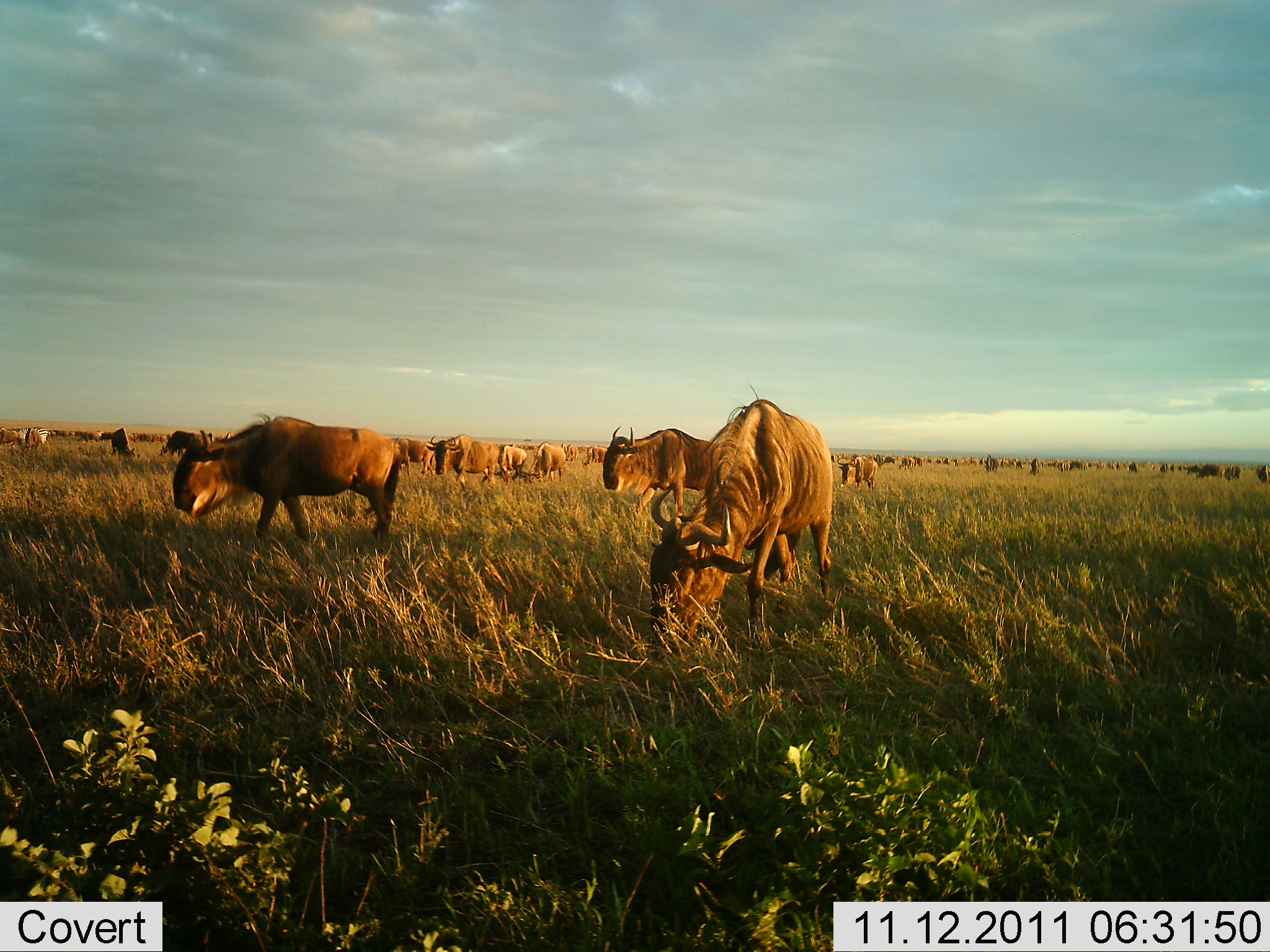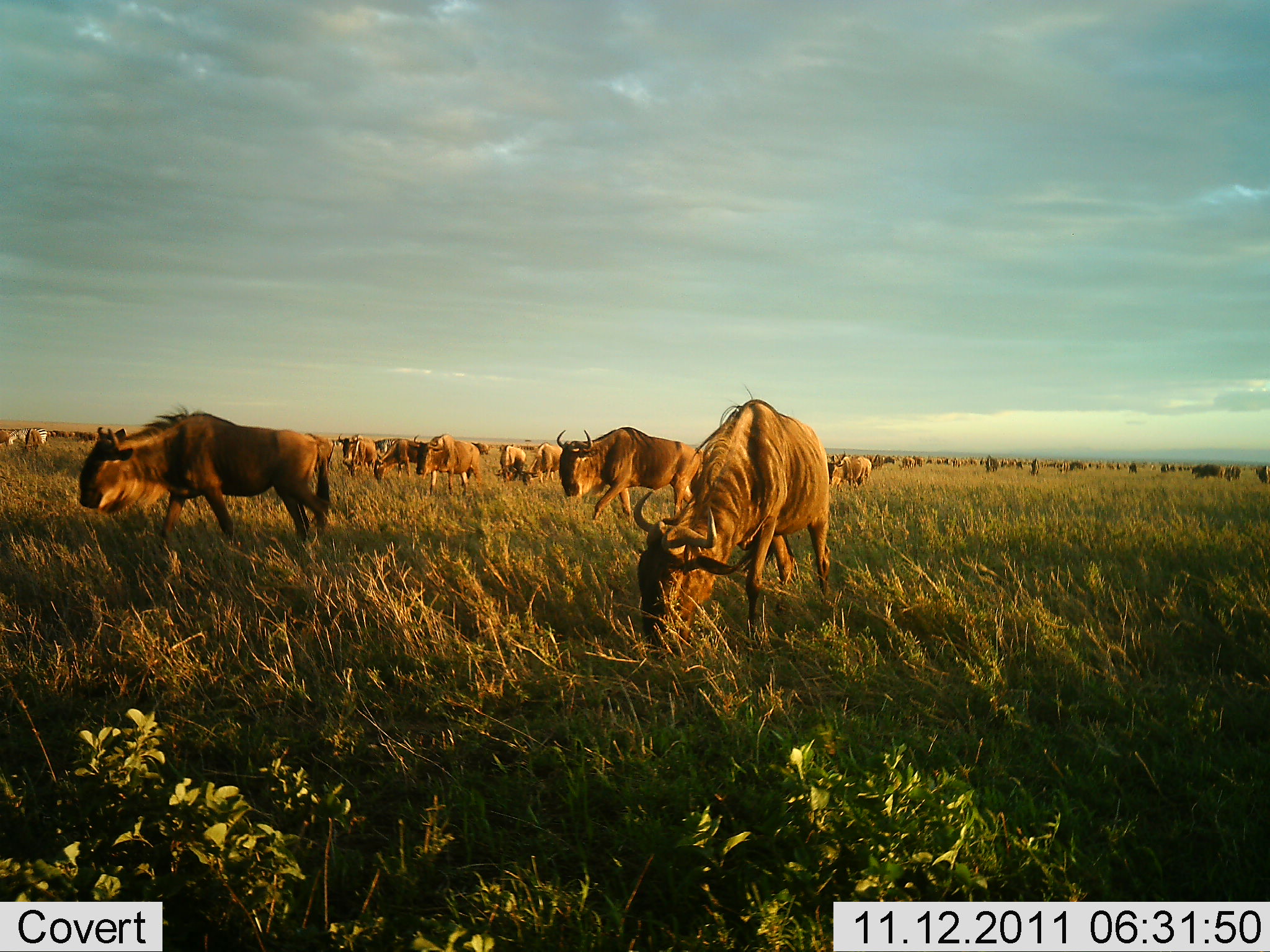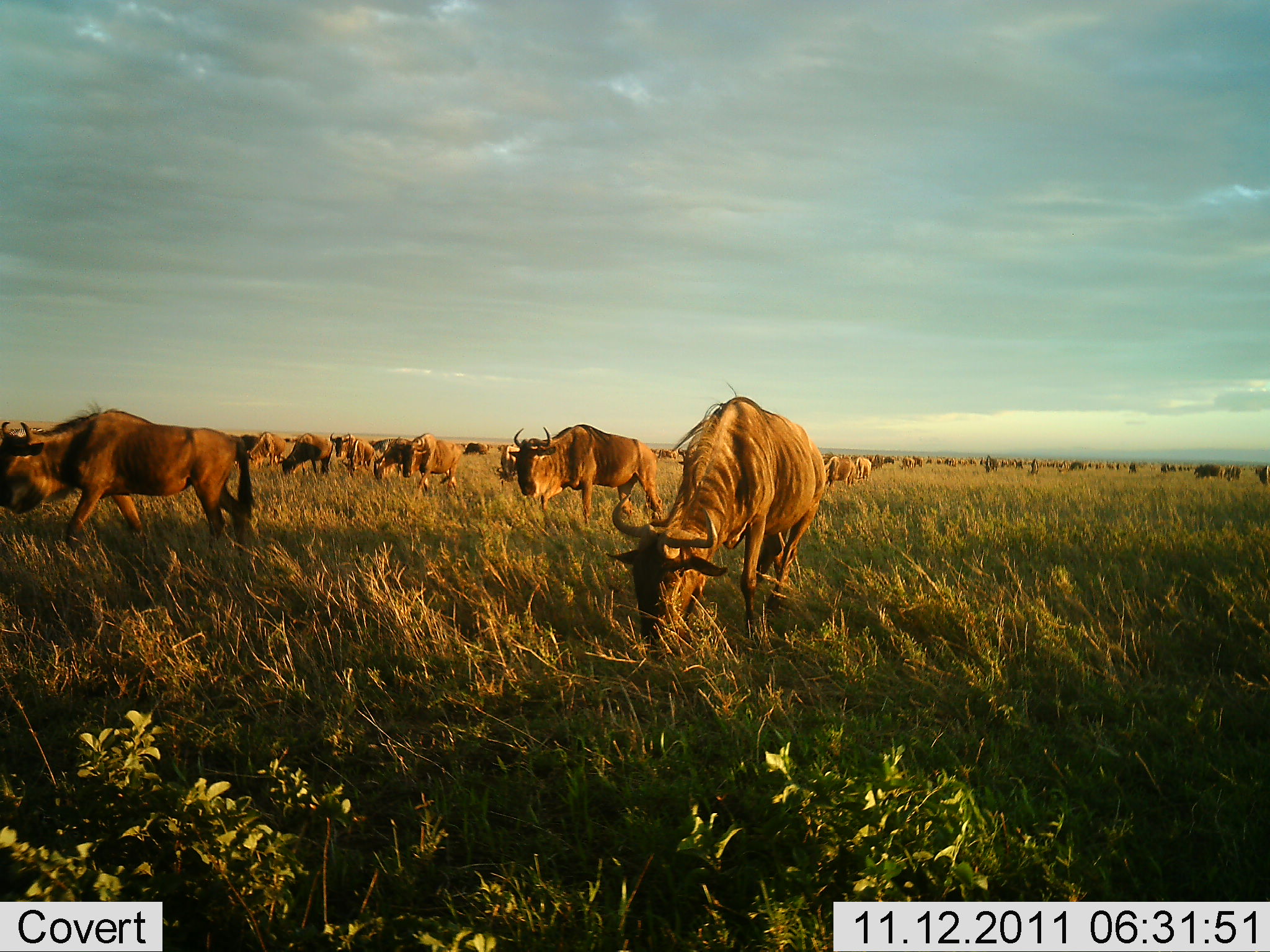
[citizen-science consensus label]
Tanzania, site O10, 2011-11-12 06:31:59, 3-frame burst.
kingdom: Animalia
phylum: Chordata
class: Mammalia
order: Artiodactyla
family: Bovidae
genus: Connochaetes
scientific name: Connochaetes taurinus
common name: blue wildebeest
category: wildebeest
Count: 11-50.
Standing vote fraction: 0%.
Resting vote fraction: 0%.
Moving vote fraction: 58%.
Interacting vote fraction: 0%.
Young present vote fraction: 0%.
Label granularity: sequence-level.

================================

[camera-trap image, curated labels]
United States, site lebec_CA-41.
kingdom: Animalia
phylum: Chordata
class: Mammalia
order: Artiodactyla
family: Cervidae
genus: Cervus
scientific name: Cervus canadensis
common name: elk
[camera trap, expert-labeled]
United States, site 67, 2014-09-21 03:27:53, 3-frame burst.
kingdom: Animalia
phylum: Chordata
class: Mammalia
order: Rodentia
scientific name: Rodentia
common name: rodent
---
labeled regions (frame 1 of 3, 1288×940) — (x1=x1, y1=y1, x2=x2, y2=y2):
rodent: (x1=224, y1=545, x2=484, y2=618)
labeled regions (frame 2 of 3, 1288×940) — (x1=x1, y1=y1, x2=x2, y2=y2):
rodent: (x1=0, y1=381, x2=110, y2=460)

================================

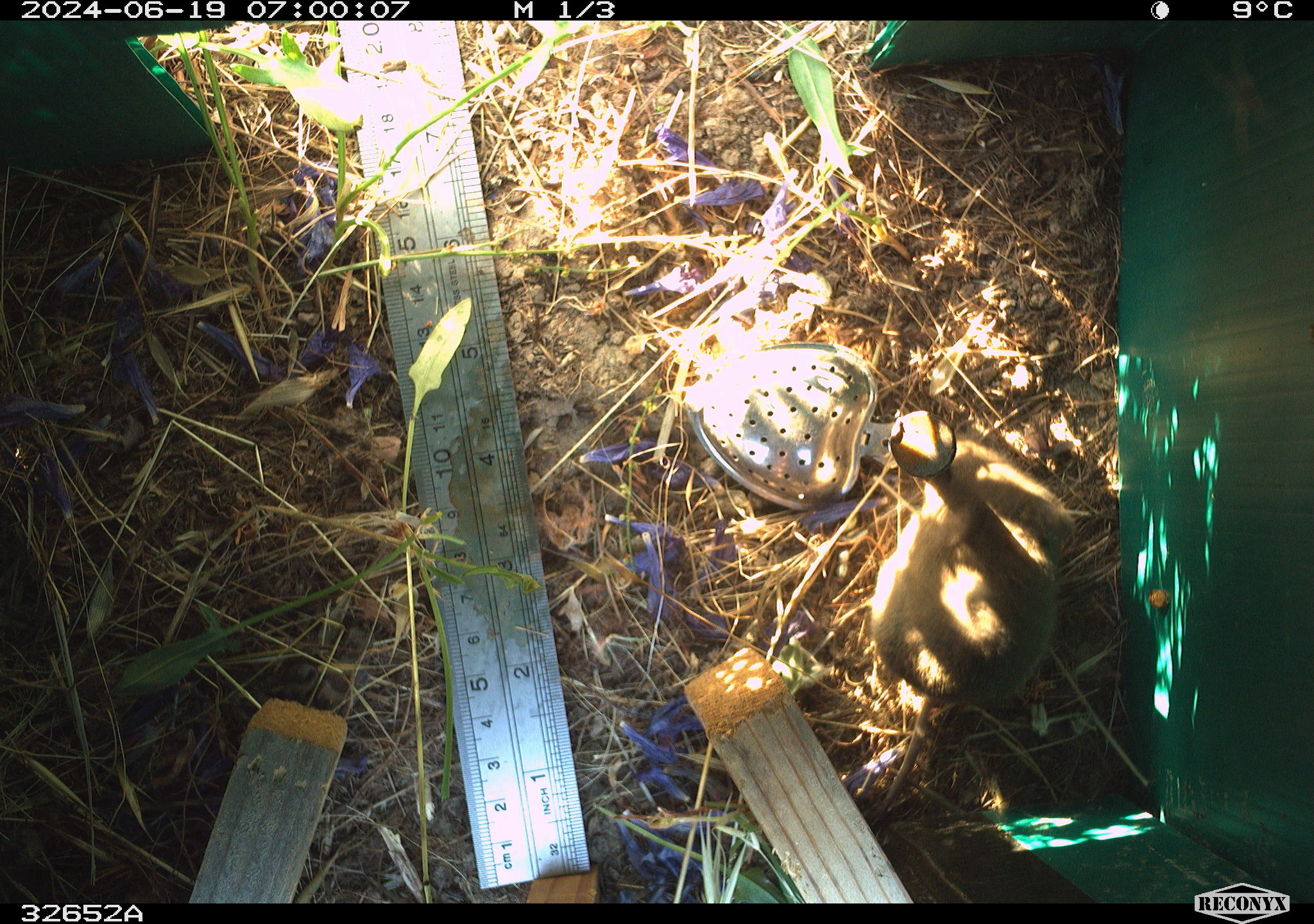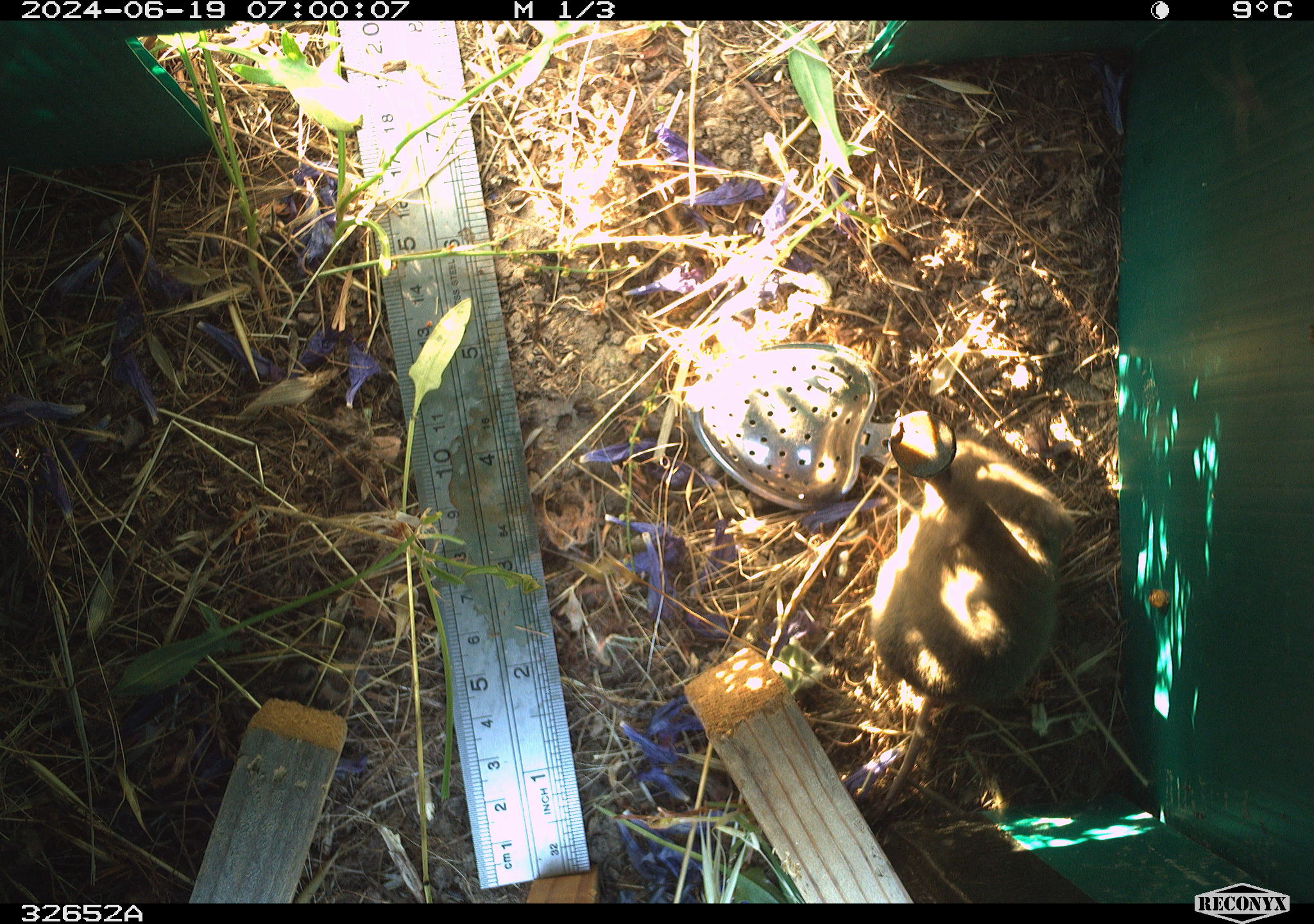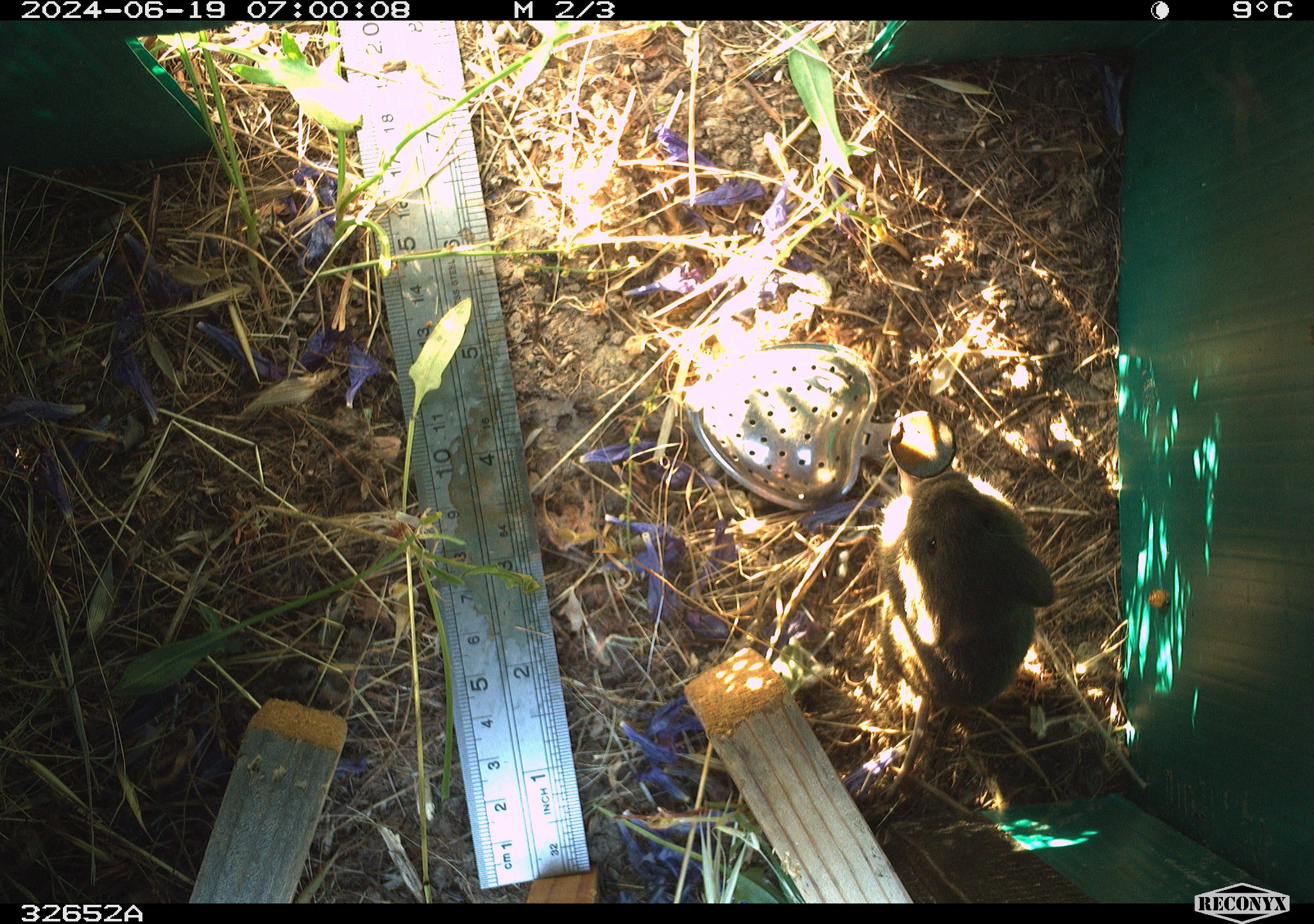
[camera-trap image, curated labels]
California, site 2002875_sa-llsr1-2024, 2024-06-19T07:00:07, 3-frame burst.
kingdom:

================================

## [Assignment]
Copy the stretch of the records above that runs from the line with "[citizen-science consensus label]" through the line with "Label granularity: sequence-level.". Both end lines belong in the copy, and nothing else does.

## [Exercise answer]
[citizen-science consensus label]
Tanzania, site O10, 2011-11-12 06:31:59, 3-frame burst.
kingdom: Animalia
phylum: Chordata
class: Mammalia
order: Artiodactyla
family: Bovidae
genus: Connochaetes
scientific name: Connochaetes taurinus
common name: blue wildebeest
category: wildebeest
Count: 11-50.
Standing vote fraction: 0%.
Resting vote fraction: 0%.
Moving vote fraction: 58%.
Interacting vote fraction: 0%.
Young present vote fraction: 0%.
Label granularity: sequence-level.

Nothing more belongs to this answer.